_Task prompt_
Exact copy, no pictures: return only the lines below from the line with "Салат к Новогоднему столу!" up to and including the line with "Woven Dorchester Indoor/Outdoor".

-- Input for this task follows --

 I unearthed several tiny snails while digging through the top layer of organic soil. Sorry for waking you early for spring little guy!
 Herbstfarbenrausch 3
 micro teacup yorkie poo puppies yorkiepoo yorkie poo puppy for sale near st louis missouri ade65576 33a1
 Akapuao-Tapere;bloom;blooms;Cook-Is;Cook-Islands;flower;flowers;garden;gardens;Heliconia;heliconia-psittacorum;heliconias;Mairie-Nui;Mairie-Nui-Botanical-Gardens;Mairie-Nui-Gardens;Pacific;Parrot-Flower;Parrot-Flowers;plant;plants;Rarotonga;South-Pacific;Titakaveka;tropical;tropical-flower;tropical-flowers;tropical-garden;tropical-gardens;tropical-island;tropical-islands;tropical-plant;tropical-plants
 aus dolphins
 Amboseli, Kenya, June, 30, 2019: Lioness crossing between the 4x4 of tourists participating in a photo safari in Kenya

-- Input for this task concluded --
-- Input for this task follows --

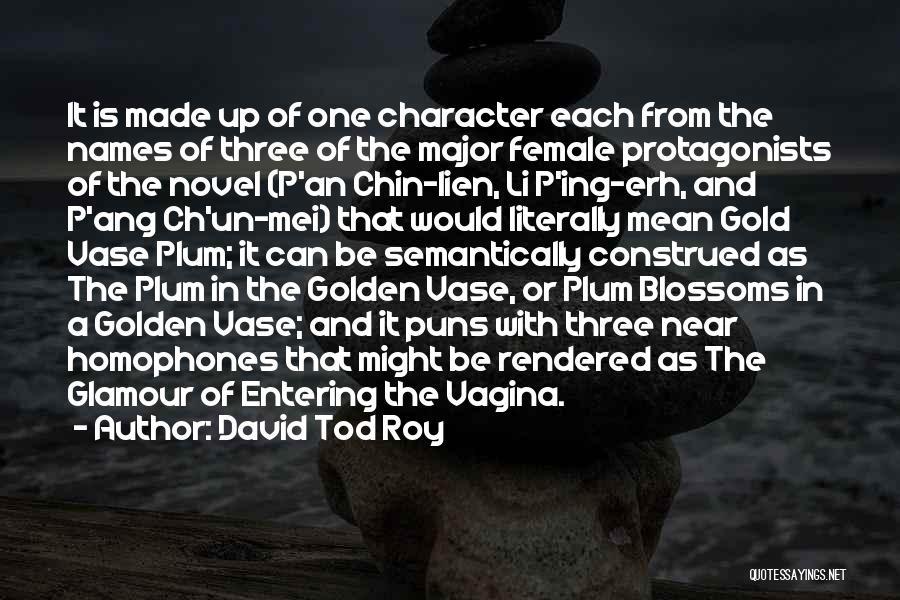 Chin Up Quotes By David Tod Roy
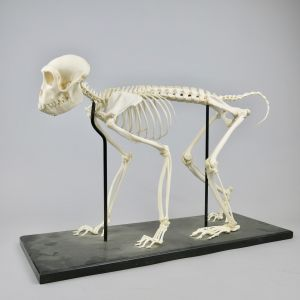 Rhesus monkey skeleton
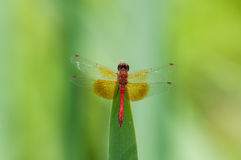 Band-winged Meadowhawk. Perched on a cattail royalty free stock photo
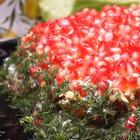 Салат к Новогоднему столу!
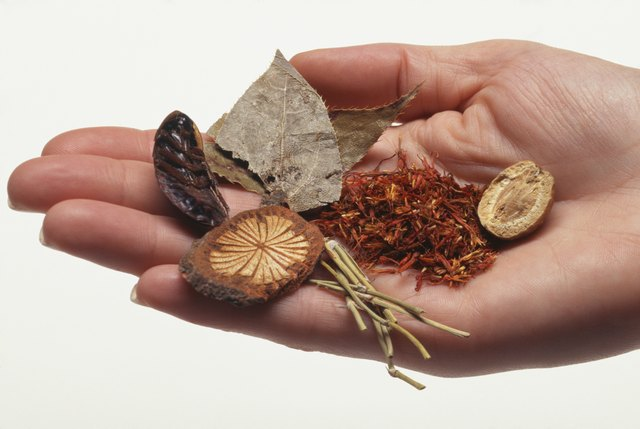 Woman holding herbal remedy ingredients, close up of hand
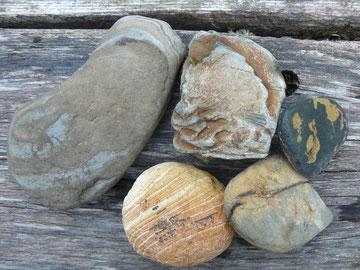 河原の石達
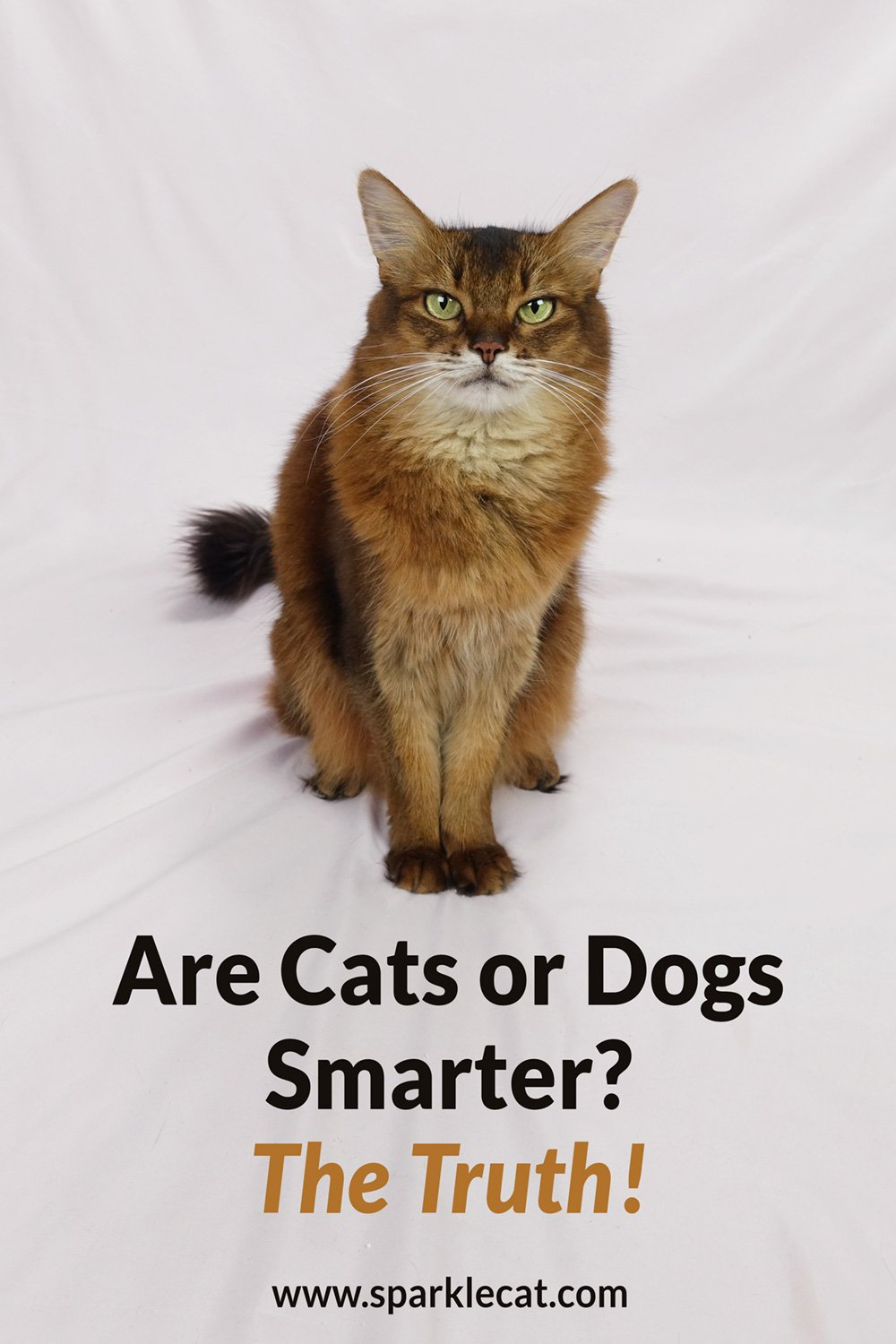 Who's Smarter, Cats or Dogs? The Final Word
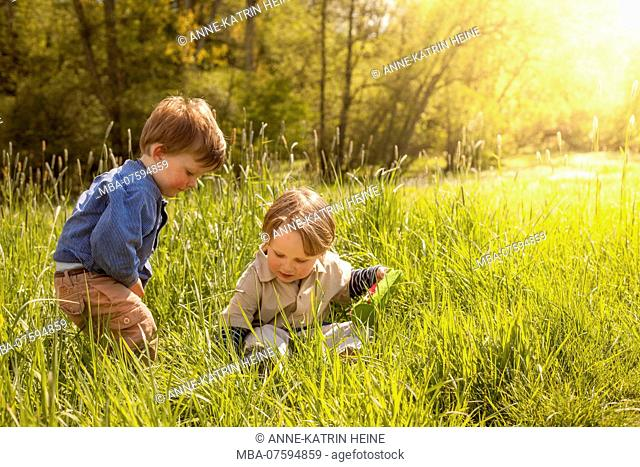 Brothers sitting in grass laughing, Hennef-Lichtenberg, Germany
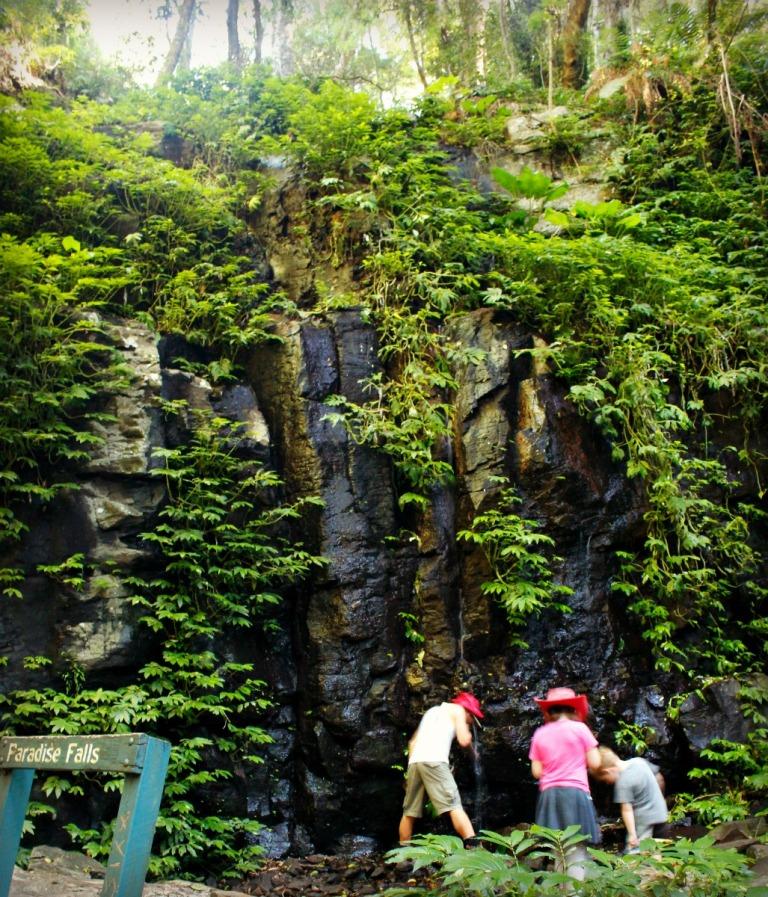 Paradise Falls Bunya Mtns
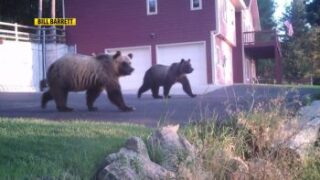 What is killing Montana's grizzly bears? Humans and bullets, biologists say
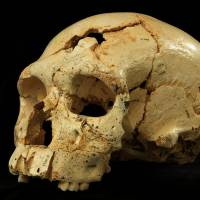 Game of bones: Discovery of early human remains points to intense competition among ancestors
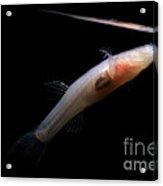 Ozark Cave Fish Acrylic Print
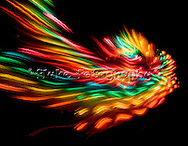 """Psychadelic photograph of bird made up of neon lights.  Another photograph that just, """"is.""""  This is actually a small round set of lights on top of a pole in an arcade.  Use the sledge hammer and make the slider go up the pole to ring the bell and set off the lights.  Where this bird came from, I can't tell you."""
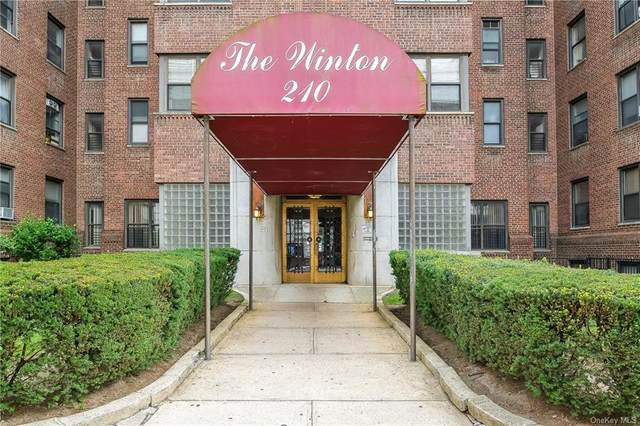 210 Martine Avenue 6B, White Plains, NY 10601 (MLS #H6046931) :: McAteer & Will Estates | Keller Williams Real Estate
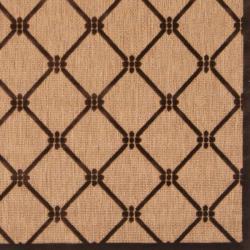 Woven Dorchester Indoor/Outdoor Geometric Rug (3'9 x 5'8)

-- Input for this task concluded --
-- Input for this task follows --

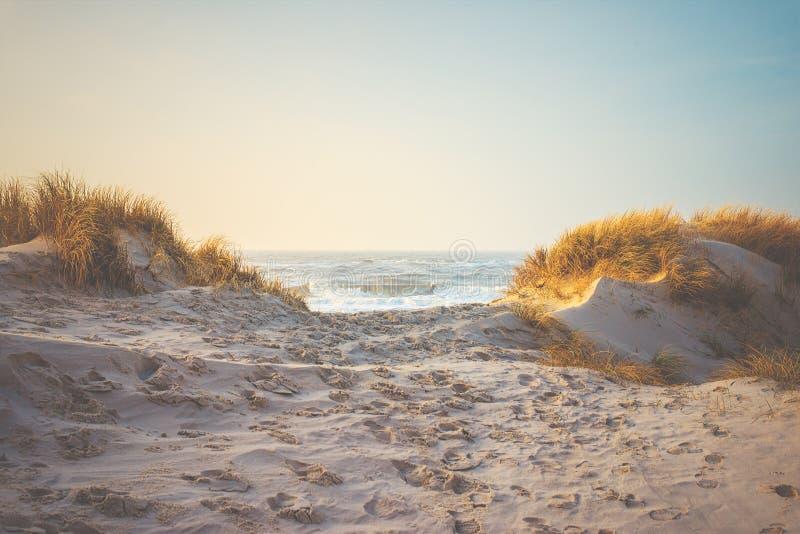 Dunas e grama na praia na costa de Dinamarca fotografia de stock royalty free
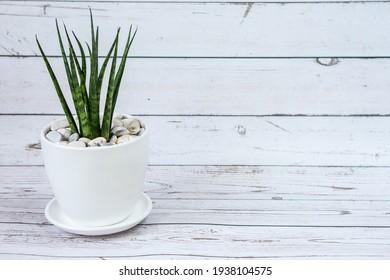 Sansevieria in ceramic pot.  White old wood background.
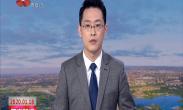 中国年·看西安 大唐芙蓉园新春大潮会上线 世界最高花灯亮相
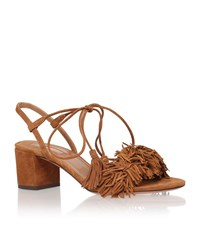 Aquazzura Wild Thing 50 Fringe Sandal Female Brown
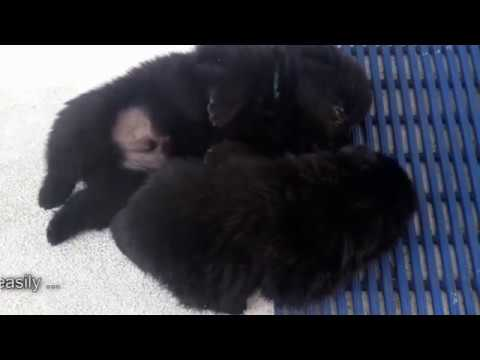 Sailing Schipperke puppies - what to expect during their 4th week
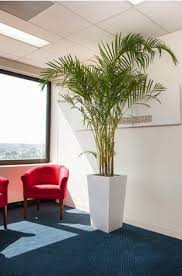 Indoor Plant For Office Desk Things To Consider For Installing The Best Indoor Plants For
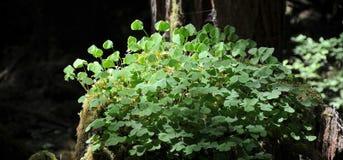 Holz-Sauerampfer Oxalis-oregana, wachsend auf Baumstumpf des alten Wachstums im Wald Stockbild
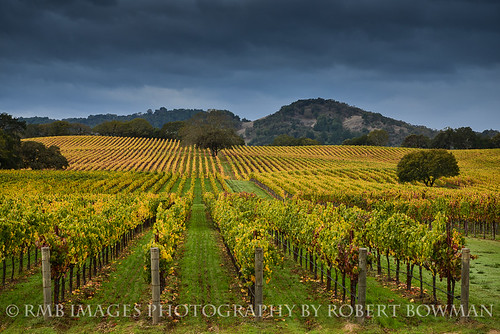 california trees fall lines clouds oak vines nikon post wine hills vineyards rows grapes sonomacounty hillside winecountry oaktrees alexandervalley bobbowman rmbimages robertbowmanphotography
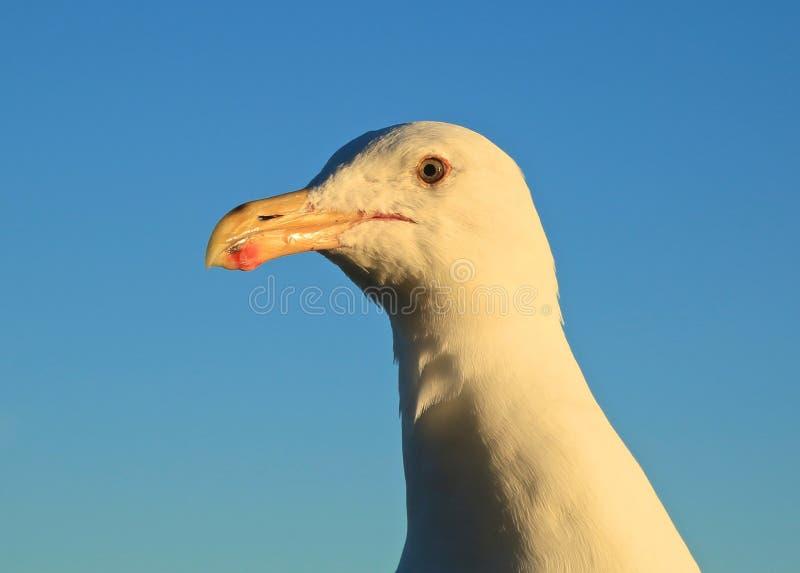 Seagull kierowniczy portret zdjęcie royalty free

-- Input for this task concluded --

_Response to this task_
 Салат к Новогоднему столу!
 Woman holding herbal remedy ingredients, close up of hand
 河原の石達
 Who's Smarter, Cats or Dogs? The Final Word
 Brothers sitting in grass laughing, Hennef-Lichtenberg, Germany
 Paradise Falls Bunya Mtns
 What is killing Montana's grizzly bears? Humans and bullets, biologists say
 Game of bones: Discovery of early human remains points to intense competition among ancestors
 Ozark Cave Fish Acrylic Print
 """Psychadelic photograph of bird made up of neon lights.  Another photograph that just, """"is.""""  This is actually a small round set of lights on top of a pole in an arcade.  Use the sledge hammer and make the slider go up the pole to ring the bell and set off the lights.  Where this bird came from, I can't tell you."""
 210 Martine Avenue 6B, White Plains, NY 10601 (MLS #H6046931) :: McAteer & Will Estates | Keller Williams Real Estate
 Woven Dorchester Indoor/Outdoor Geometric Rug (3'9 x 5'8)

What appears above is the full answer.